Im September 2025 konnte das IET zwei neue Masterstudierende der Universität Bologna begrüssen – Lorenzo Fucacci und Francesco Fabozzi. Sie kamen zu uns, um sich in den Bereichen Power-to-X sowie Elektrotechnik Wissen anzueignen und Untersuchungen für ihre Masterarbeit durchzuführen. Die Zusammenarbeit zwischen dem IET und der Universität Bologna besteht nun seit ein paar Jahren und der Austausch ist für beide Seiten bereichernd – bereits ist wieder die nächste Masterarbeit bei uns geplant.
Während ihres Aufenthaltes konnten Francesco und Lorenzo neben dem Fachgebiet der Power-to-X-Technologien auch die Schweiz, ihre Landschaft und Kultur kennenlernen. So waren sie Teil des Erasmus-Programms und konnten auch erste Sätze auf Deutsch lernen.
Modellierung der Methanolsynthese
In seiner Masterarbeit analysierte und modellierte Francesco Fabozzi die Methanolsynthese auf Basis einer Festoxid-Elektrolyse. Das Hauptziel bestand darin, die Co-Elektrolyse von Wasserdampf (H₂O) und Kohlendioxid (CO₂) im Vergleich zur Wasserdampf-Elektrolyse gefolgt von CO₂-Hydrierung hinsichtlich des Gesamtwirkungsgrads und der thermischen Integration zu bewerten.
Für die Modellierung setzte Francesco eine OpenModelica-Umgebung auf und implementierte deterministische Modelle von Grund auf, um die Einschränkungen bereits vorhandener Bibliotheken zu überwinden.
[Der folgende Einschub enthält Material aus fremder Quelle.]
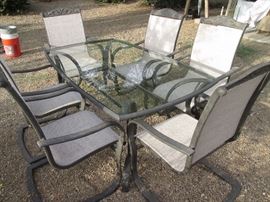 Metal and glass patio table/6 chairs
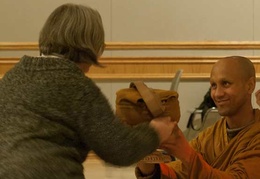 Ven. Atulo's mother presents him with his alms bowl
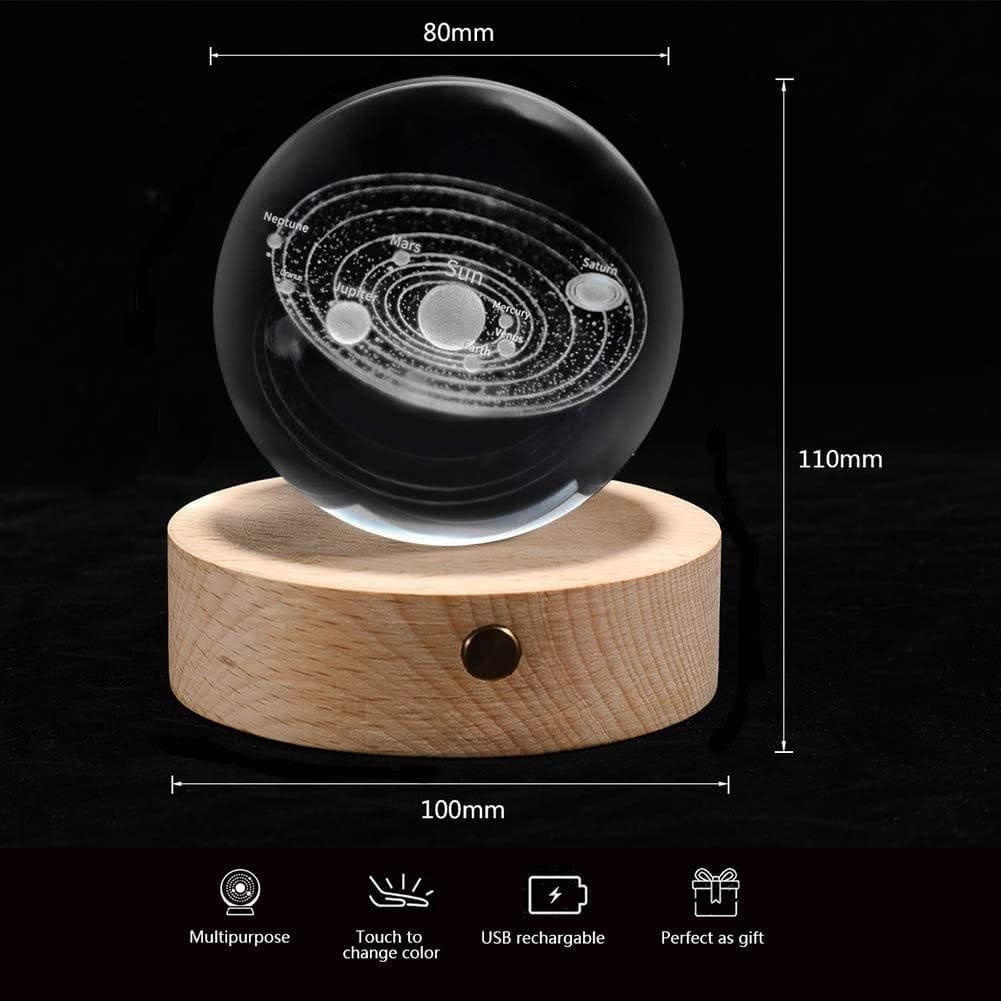 A crystal sphere with a solar system design, placed on a wooden base. Measurements indicate the sphere is 80mm in diameter and 110mm in height, while the base is 100mm in diameter.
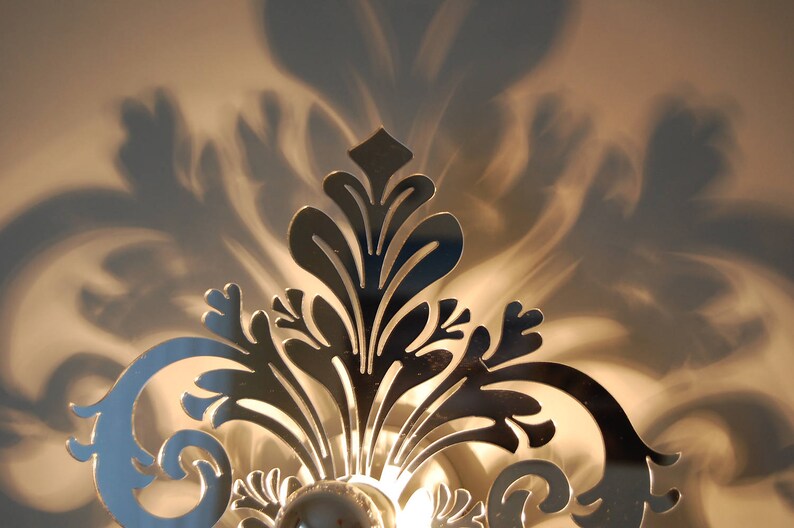 Puede incluir: Una l&aacute;mpara de pared de metal plateado con un dise&ntilde;o floral decorativo. La l&aacute;mpara proyecta una sombra en la pared detr&aacute;s de ella.
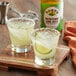 Two glasses of Rose's sweetened lime juice on a wooden board with a drink and a lime slice.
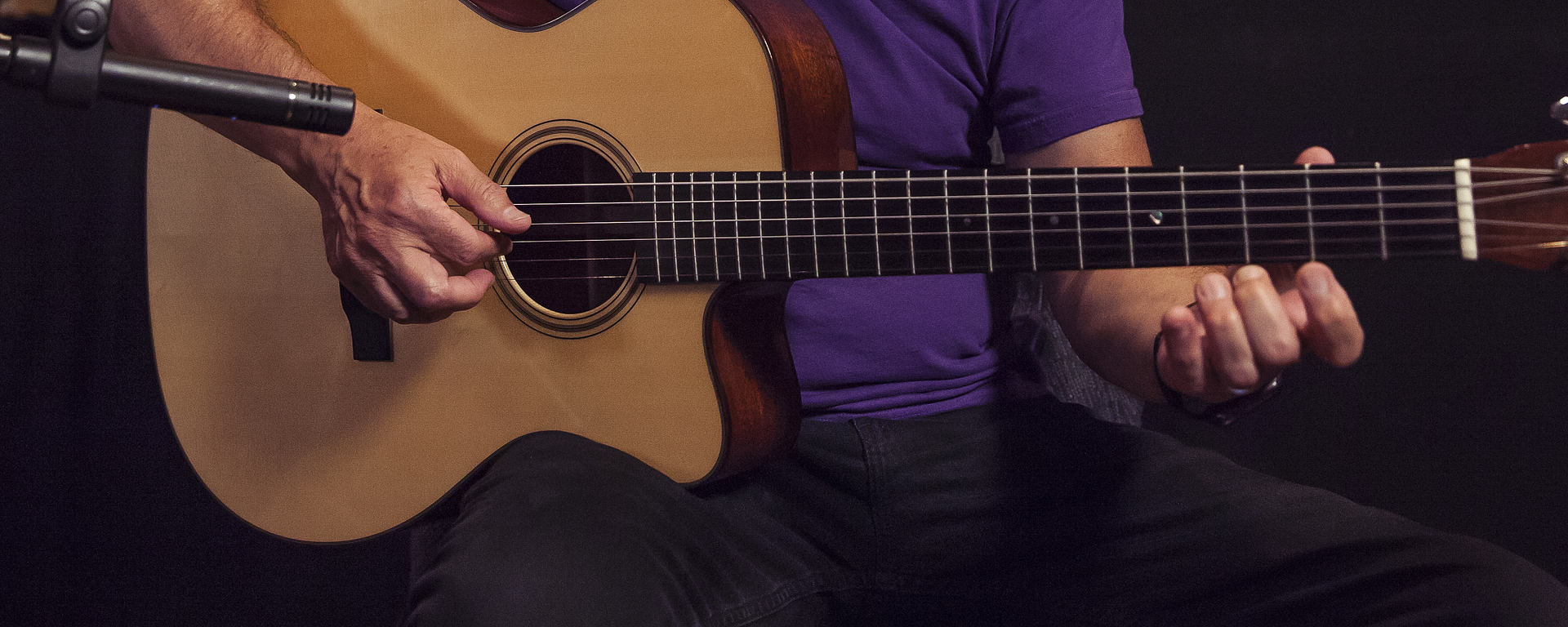 This image shows a LCT 140 small diaphragm condenser microphone on a Martin acoustic guitar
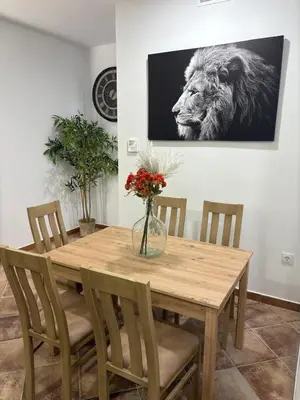 a dining room table with a lion picture on the wall at Villa jiguera in Cádiz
Das Framework umfasst die elektrochemische Modellierung eines kommerziellen SOEC-Stacks sowie die kinetische Modellierung der Synthesereaktoren. Die thermische Analyse zeigt, dass die Rückgewinnung der exothermen Wärme aus der Synthese den Strombedarf des endothermen Elektrolyseurs drastisch senken kann. Die Ergebnisse bilden die Grundlage für mögliche zukünftige Optimierungen der Round-Trip-Effizienz.
Power-to-X zur Stabilisierung des Stromnetzes
Da fluktuierende Energiequellen wie Sonne und Wind an Bedeutung gewinnen, wird das Netz zunehmend anfällig für schnelle Frequenzschwankungen. In seiner Arbeit untersuchte Lorenzo Fucacci das dynamische Verhalten eines PEM- und eines AEM-Elektrolyseurs sowie eines Methanolreformers, um zu prüfen, ob und wie sie netzstützend eingesetzt werden können.
Im Mittelpunkt seiner Untersuchungen stand das neue Netzlabor, welches an der OST entsteht, um das dynamische Verhalten von Stromnetzen zu emulieren. Ein wesentlicher Teil der Arbeit bestand in der Entwicklung und Erprobung von Regelungsstrategien in einer kontrollieren Umgebung. Ausschlaggebend ist die Reaktionszeit der verschiedenen untersuchten Technologien. Konkret wurde ein Regelkreis mit einem diskreten PI-Regler entworfen, um es einem PEM-Elektrolyseur zu ermöglichen, Schwankungen der Netzlast auszugleichen. Die experimentellen Ergebnisse charakterisieren die Betriebsgrenzen, Anlaufzeiten und Leistungsnachführfähigkeiten dieser Anlagen. Die Ergebnisse zeigen, dass PEM-Elektrolyseure ausgereift sind und sowohl die Anforderungen der primären als auch der sekundären Frequenzregelung erfüllen können. Der AEM-Elektrolyseur erfüllt die Kriterien, um in der Sekundärfrequenzregelung eingesetzt zu werden. Der untersuchte Methanolreformer alleine kann direkt in der Tertiärfrequenzregelung eingesetzt werden. In Kombination mit einem Speicher wie einer Batterie kann dieser für Primär- oder Sekundärregelung eingesetzt werden und dazu beitragen die Anzahl Batterien zu reduzieren bei gleichbleibender Kapazität. Die gewonnen Ergebnisse fliessen in das Projekt ENSURE ein, welches sich den Möglichkeiten der Netzstabilisierung durch Power-to-X-Technologien widmet.
Masterabschluss mit Ehren
Die beiden Studierenden haben am IET hervorragende Arbeit geleistet. Wir freuen uns deshalb sehr, dass beide den Master erfolgreich abschliessen konnten und gratulieren! Insbesondere freut es uns, dass Lorenzo mit der Maximalnote den Master abschliessen und die Auszeichnung «cum laude» erhielt. Für beide steht nun der Schritt in die Berufswelt an, wofür wir ihnen alles Gute wünschen.